Doch dann geschah etwas Seltsames. Sobald sie stehen blieb, war wieder alles still. Eine Stille, die nicht leer war — sondern voll. Voll von etwas, das sie nicht sofort greifen konnte.

Die Eisfiguren glitzerten im Nordlicht. Ihre Schatten tanzten über die glatte Fläche, und Nora spürte, wie eine sanfte Gänsehaut ihren Rücken hinaufkroch.
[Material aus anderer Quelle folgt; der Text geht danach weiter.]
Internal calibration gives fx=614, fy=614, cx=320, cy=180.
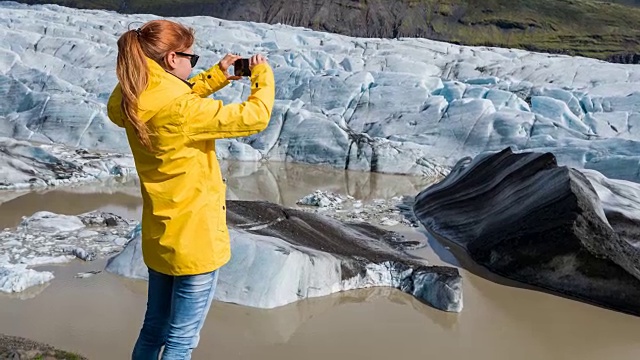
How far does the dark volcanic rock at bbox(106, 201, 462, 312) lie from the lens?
202 inches

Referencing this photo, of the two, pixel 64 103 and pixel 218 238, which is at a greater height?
pixel 218 238

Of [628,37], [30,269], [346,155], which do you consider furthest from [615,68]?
[628,37]

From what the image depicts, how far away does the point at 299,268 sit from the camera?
5.32 meters

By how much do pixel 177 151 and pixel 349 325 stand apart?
2.97 meters

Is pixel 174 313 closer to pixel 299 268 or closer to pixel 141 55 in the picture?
pixel 141 55

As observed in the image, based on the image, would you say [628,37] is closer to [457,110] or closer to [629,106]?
[629,106]

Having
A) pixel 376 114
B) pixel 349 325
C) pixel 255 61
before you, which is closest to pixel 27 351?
pixel 255 61

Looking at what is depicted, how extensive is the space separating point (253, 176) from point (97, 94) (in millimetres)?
8196

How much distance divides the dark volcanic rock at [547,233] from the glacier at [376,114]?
18.2 ft

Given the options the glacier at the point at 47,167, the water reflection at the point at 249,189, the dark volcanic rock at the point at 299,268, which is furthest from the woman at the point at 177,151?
the glacier at the point at 47,167

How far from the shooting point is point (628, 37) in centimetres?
6362

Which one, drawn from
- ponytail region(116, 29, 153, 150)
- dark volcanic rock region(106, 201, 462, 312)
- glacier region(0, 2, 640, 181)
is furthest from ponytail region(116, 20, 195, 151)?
glacier region(0, 2, 640, 181)

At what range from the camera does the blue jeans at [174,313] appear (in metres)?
2.29

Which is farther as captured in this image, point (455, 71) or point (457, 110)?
point (455, 71)
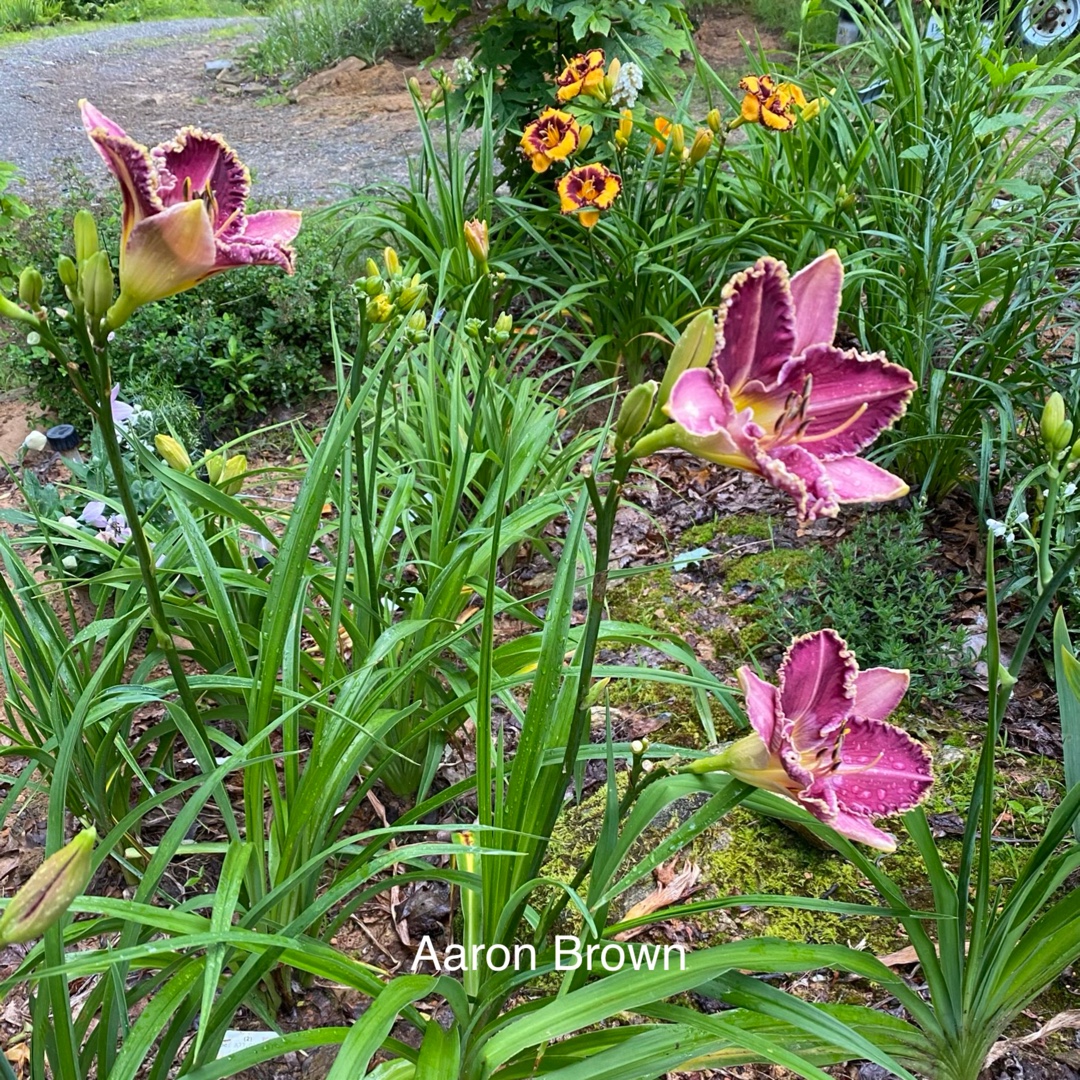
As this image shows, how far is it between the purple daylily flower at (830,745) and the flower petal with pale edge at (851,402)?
0.20 metres

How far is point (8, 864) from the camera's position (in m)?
1.65

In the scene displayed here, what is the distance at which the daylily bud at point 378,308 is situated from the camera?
1233 millimetres

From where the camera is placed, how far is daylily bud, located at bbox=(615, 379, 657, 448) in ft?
2.43

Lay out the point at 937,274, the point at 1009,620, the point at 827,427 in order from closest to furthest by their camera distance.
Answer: the point at 827,427, the point at 1009,620, the point at 937,274

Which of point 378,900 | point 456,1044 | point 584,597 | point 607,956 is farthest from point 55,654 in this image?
point 584,597

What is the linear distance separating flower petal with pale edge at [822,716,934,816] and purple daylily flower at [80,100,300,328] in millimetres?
885

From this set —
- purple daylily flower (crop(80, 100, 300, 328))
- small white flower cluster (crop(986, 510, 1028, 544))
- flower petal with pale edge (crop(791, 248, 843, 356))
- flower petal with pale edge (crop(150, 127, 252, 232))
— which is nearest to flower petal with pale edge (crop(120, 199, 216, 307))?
purple daylily flower (crop(80, 100, 300, 328))

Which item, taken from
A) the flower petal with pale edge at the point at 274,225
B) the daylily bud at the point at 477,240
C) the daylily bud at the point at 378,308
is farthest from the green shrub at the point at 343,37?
the flower petal with pale edge at the point at 274,225

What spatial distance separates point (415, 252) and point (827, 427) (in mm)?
2837

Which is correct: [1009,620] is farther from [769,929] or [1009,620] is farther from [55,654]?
[55,654]

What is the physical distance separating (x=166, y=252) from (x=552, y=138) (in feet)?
7.32

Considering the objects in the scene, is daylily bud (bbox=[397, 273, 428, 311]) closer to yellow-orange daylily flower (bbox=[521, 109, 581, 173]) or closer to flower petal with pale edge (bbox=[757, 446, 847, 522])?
flower petal with pale edge (bbox=[757, 446, 847, 522])

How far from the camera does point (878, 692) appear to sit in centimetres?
100

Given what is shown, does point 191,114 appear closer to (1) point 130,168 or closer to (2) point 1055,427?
(1) point 130,168
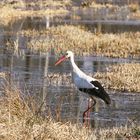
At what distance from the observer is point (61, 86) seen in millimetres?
15898

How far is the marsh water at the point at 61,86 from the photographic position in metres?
12.3

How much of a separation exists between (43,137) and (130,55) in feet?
50.5

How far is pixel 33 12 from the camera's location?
4691 centimetres

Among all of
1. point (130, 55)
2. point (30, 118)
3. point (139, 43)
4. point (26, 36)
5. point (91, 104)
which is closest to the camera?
point (30, 118)

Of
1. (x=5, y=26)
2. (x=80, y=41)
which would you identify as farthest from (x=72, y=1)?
(x=80, y=41)

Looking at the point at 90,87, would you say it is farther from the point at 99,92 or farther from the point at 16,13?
the point at 16,13

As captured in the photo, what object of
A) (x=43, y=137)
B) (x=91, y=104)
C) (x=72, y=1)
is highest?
(x=43, y=137)

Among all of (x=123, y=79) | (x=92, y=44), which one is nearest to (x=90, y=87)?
(x=123, y=79)

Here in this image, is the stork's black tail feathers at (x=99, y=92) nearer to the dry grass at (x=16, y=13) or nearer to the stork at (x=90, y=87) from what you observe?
the stork at (x=90, y=87)

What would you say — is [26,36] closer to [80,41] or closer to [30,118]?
[80,41]

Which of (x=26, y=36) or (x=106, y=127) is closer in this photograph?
(x=106, y=127)

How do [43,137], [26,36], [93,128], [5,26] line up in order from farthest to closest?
[5,26]
[26,36]
[93,128]
[43,137]

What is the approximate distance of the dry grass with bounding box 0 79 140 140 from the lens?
27.1 feet

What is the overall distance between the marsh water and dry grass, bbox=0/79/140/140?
501 mm
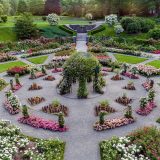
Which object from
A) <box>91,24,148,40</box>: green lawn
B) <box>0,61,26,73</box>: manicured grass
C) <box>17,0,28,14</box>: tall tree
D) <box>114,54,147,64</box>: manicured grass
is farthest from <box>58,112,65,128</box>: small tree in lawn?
<box>17,0,28,14</box>: tall tree

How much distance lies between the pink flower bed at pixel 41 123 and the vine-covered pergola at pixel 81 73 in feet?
19.1

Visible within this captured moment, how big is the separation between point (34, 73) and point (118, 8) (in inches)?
1406

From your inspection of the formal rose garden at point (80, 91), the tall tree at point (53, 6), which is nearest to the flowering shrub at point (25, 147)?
the formal rose garden at point (80, 91)

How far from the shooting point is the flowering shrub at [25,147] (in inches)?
831

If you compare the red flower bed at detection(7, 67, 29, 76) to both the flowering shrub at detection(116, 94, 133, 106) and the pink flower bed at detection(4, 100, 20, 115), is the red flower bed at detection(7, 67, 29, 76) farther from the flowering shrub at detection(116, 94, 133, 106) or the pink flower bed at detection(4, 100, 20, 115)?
the flowering shrub at detection(116, 94, 133, 106)

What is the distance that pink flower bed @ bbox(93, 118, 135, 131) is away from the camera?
25016mm

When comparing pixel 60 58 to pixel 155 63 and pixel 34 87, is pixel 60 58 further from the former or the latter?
pixel 155 63

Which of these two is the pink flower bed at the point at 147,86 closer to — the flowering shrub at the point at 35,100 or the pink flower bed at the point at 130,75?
the pink flower bed at the point at 130,75

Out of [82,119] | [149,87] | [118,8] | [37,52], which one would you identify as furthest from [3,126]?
[118,8]

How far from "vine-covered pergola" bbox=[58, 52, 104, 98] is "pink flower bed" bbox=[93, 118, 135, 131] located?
18.8ft

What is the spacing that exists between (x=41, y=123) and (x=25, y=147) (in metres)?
3.40

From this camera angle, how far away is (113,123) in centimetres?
2544

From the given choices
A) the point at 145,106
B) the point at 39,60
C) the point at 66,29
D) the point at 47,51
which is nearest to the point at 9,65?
the point at 39,60

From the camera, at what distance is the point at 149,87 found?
3278 centimetres
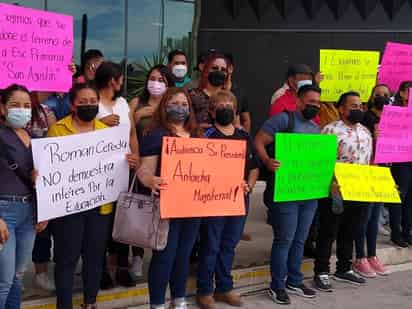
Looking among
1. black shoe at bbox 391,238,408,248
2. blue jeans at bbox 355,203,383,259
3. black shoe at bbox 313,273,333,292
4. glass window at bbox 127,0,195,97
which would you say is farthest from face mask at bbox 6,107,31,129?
glass window at bbox 127,0,195,97

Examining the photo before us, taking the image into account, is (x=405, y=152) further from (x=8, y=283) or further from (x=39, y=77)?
(x=8, y=283)

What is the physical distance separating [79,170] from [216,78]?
1581 millimetres

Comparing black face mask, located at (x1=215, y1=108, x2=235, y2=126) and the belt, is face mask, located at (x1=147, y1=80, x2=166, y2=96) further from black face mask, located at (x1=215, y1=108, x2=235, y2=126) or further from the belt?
the belt

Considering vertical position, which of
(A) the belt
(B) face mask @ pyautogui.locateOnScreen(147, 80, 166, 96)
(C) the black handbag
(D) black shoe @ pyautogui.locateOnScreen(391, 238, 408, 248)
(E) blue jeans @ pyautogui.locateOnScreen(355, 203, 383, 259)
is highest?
(B) face mask @ pyautogui.locateOnScreen(147, 80, 166, 96)

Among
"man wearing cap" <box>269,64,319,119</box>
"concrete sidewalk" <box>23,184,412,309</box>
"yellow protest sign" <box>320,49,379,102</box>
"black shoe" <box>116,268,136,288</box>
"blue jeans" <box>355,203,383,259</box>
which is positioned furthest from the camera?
"yellow protest sign" <box>320,49,379,102</box>

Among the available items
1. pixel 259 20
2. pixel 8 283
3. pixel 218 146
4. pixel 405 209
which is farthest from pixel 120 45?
pixel 8 283

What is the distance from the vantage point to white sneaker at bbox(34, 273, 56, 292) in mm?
5129

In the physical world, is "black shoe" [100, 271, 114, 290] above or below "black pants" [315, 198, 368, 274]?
below

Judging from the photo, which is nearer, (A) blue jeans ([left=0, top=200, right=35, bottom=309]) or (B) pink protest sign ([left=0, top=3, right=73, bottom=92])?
(A) blue jeans ([left=0, top=200, right=35, bottom=309])

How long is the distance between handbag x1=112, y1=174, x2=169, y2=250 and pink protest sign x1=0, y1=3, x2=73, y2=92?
1.12 metres

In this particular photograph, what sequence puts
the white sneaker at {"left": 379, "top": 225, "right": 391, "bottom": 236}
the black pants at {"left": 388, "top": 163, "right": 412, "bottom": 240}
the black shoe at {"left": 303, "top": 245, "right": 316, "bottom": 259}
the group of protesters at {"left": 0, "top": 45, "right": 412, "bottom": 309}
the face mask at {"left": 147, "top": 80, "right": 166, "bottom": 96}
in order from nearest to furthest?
the group of protesters at {"left": 0, "top": 45, "right": 412, "bottom": 309} → the face mask at {"left": 147, "top": 80, "right": 166, "bottom": 96} → the black shoe at {"left": 303, "top": 245, "right": 316, "bottom": 259} → the black pants at {"left": 388, "top": 163, "right": 412, "bottom": 240} → the white sneaker at {"left": 379, "top": 225, "right": 391, "bottom": 236}

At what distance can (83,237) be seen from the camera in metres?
4.50

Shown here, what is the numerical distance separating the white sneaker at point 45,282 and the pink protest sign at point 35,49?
Result: 1.48m

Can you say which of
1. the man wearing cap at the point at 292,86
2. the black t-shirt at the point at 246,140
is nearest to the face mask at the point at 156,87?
the black t-shirt at the point at 246,140
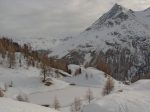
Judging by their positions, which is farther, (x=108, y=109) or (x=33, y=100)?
(x=33, y=100)

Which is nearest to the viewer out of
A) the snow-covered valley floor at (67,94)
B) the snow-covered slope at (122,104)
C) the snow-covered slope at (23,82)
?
the snow-covered slope at (122,104)

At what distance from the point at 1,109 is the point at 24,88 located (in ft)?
410

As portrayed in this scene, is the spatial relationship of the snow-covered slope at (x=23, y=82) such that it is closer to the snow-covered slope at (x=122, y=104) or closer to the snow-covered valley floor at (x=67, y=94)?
the snow-covered valley floor at (x=67, y=94)

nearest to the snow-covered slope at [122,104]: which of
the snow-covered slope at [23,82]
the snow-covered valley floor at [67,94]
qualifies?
the snow-covered valley floor at [67,94]

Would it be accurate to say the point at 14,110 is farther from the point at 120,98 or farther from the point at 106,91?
the point at 106,91

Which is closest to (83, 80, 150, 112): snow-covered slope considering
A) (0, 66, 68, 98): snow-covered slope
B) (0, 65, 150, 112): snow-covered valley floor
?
(0, 65, 150, 112): snow-covered valley floor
Nicht aus Kälte — sondern aus dieser seltenen Art von Berührung, die das Innerste erreicht.

„Was wollt ihr mir zeigen?“, flüsterte sie. Natürlich antwortete niemand. Und doch fühlte sie eine Antwort. Vielleicht ging es nicht darum, Worte zu hören, denn die Botschaft war längst da, im stillen Raum zwischen Licht und Eis:

Dass alles, was man sucht, oft schon da ist — aber erst sichtbar wird, wenn man in sich selbst ruhig genug wird, um es zu erkennen. Nora schloss die Augen. Im Dunkel hinter ihren Lidern sah sie die Farben des Himmels weiter tanzen.

Und für einen Moment wusste sie:
Diese Figuren standen nicht da, um betrachtet zu werden.
Sie standen da, um zu erinnern.
Daran, dass Stille nicht Abwesenheit ist — sondern ein Tor, das man zu lange nicht geöffnet hat.